THE D'OYLY CARTE OPERA COMPANY
|Henry A. Lytton as the Duke of Plaza-Toro in The Gondoliers|
Henry A. Lytton (1884-85, 1887-1903, 1907, 1908-34)
[Born Kensington, London 3 Jan 1865, died London 15 Aug 1936]
Born Henry Alfred Jones and educated at St. Mark's School, Chelsea, where he took part in amateur theatricals, Henry A. Lytton ran away from school to go on the stage, making his debut at the Philharmonic, Islington, at age seventeen in The Obstinate Bretons. The cast included Louise Webber, who two years later would become his wife.
The next months were difficult for the young couple. They joined several other out-of-work actors and sought their fortune going from town to town in Surrey, performing a drama, All of Her, and an operetta, Tom Tug the Waterman, to indifferent audiences. The plays were augmented by songs and dances which Lytton later claimed, in "The Secrets of a Savoyard," were the best feature of the program. They spent more than they earned and were soon in dire financial difficulty.

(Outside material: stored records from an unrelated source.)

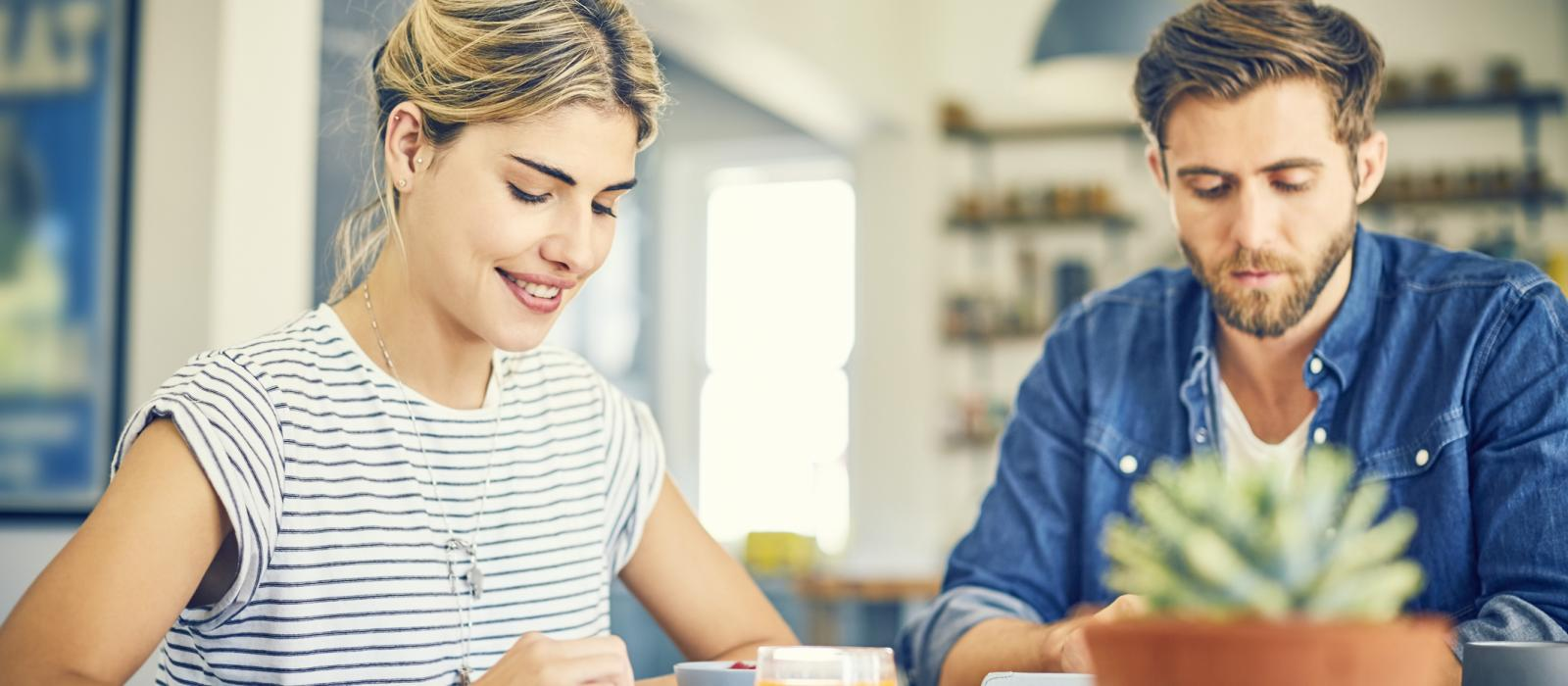 Smiling young woman using digital tablet by man at table. Couple is sitting at table. They are in casuals.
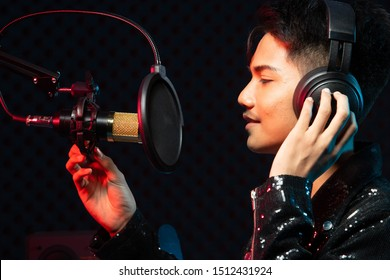 Asian Teenager man black hair earmuff headphone sing a song loudly power sound over hanging microphone condenser, speakers, composer note book and monitor. Studio Sound Proof Absorbing wall room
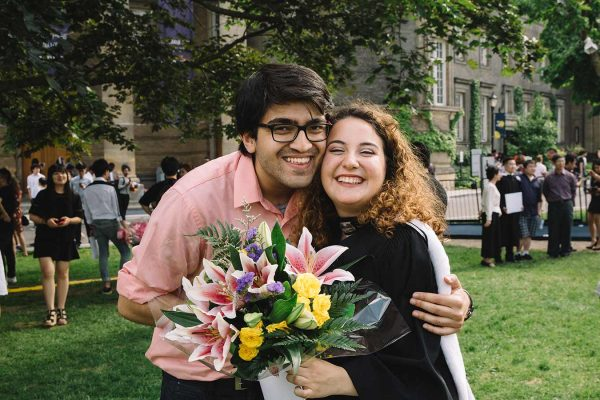 Female graduate with a male friend and flowers.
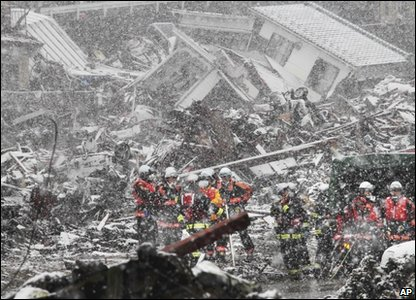Snow is falling in Japan, making the search for survivors of the earthquake and tsunami really difficult for rescue teams.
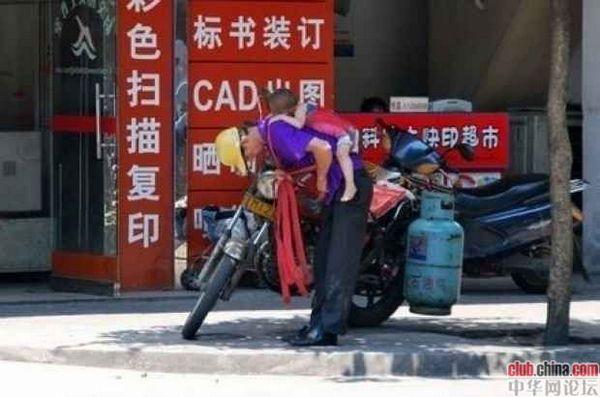 Рабочий по доставке газовых баллонов из города Фошань провинции Гуандун по фамилии Ли. Его жена до позднего вечера работает на швейной фабрике, поэтому он вынужден целый день возить с собой маленького сынишку, привязав его к спине. Фото с aboluowang.com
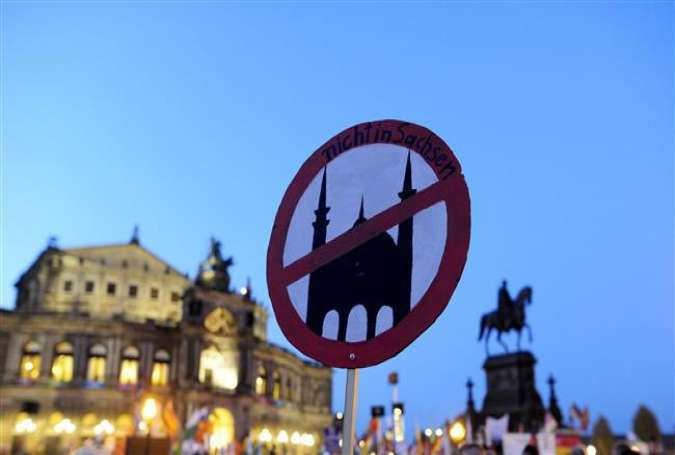 "A supporter of the PEGIDA movement, ""Patriotische Europaeer gegen die Islamisierung des Abendlandes,"" which translates to ""Patriotic Europeans Against the Islamification of the Occident"" holds a poster featuring a crossed sign on a mosque at a protest rally on October 12, 2015."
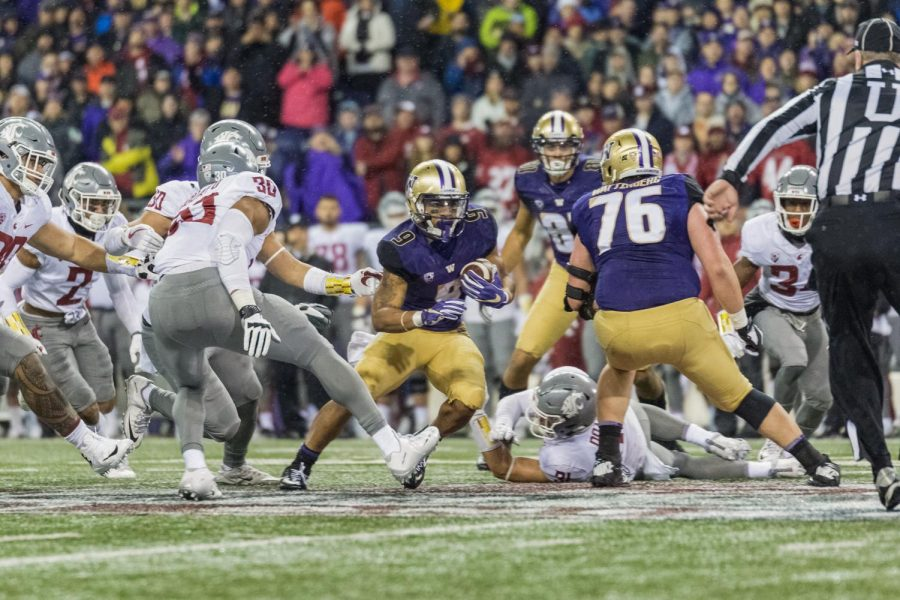 Myles+Gaskin+breaks+through+the+WSU+defense+during+the+2017+Apple+Cup.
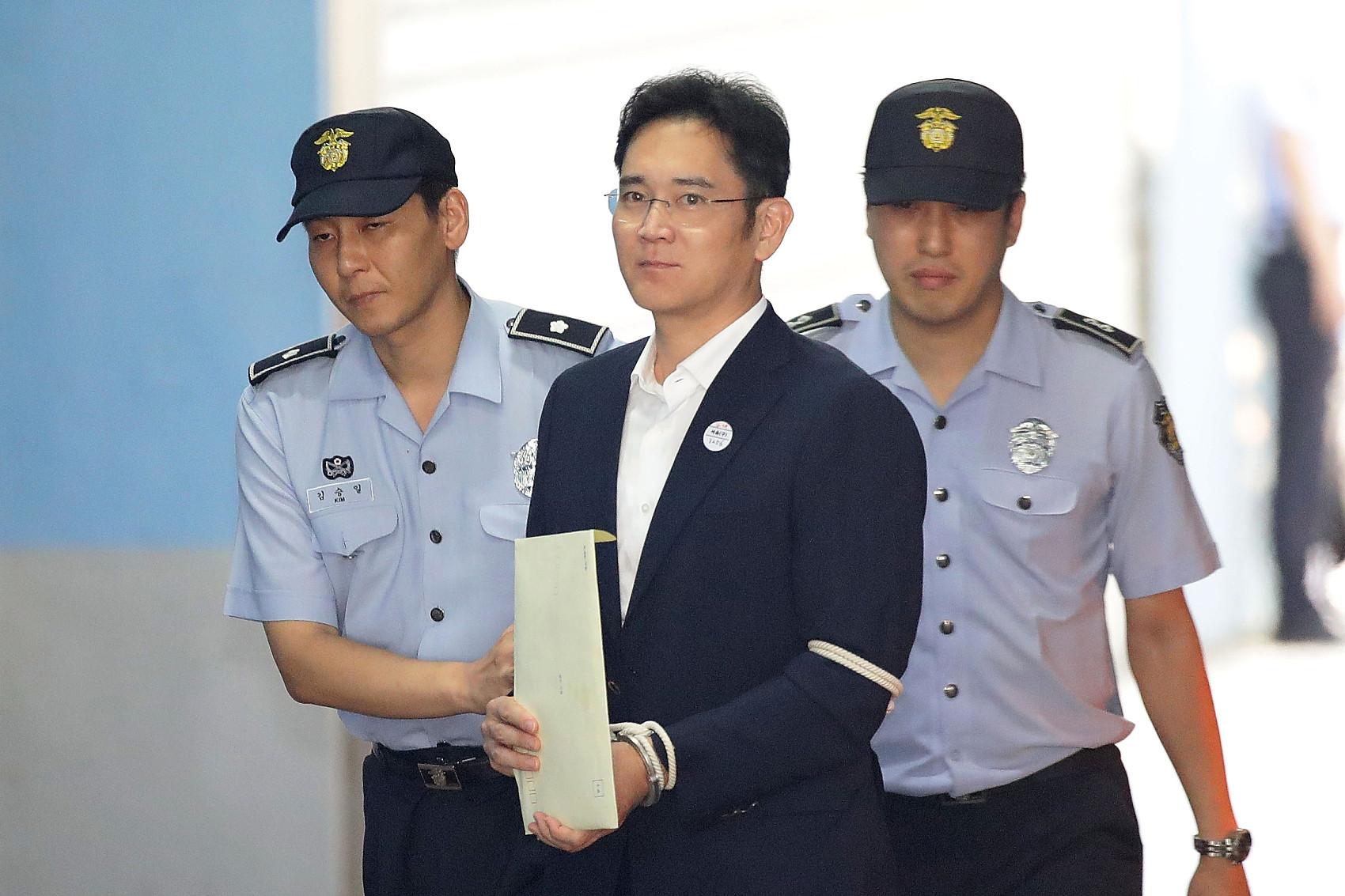 ▲▼三星少主李在鎔一審時被首爾中央地方法院判處5年徒刑,當庭羈押。(圖/CFP)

Miss Webber was using the stage name Louie Henri when she was engaged for Mr. D'Oyly Carte's "D" ('Princess Ida' No. 1) Company as Ada in February 1884 in the first provincial production of Princess Ida. Henry Lytton (masquerading as her brother and using the name H. A. Henri) joined the chorus at the same time. As H. A. Henri, Lytton served in the "D" Company chorus until May 1885, then from September to December of that year toured with Carte's "C" (Repertory) Company. While still in the chorus, the young man managed to get his name in the program as Hercules, the page in The Sorcerer.
In 1886, he and Louie found work in the chorus of Ivan Caryll's comic opera The Lily of Leoville. It was produced at the Grand Theatre, Birmingham, on May 3, 1886, under the management of Violet Melnotte, and brought to the Comedy Theatre, London, a week later for a run of 41 perfomances, ending June 25 of that year.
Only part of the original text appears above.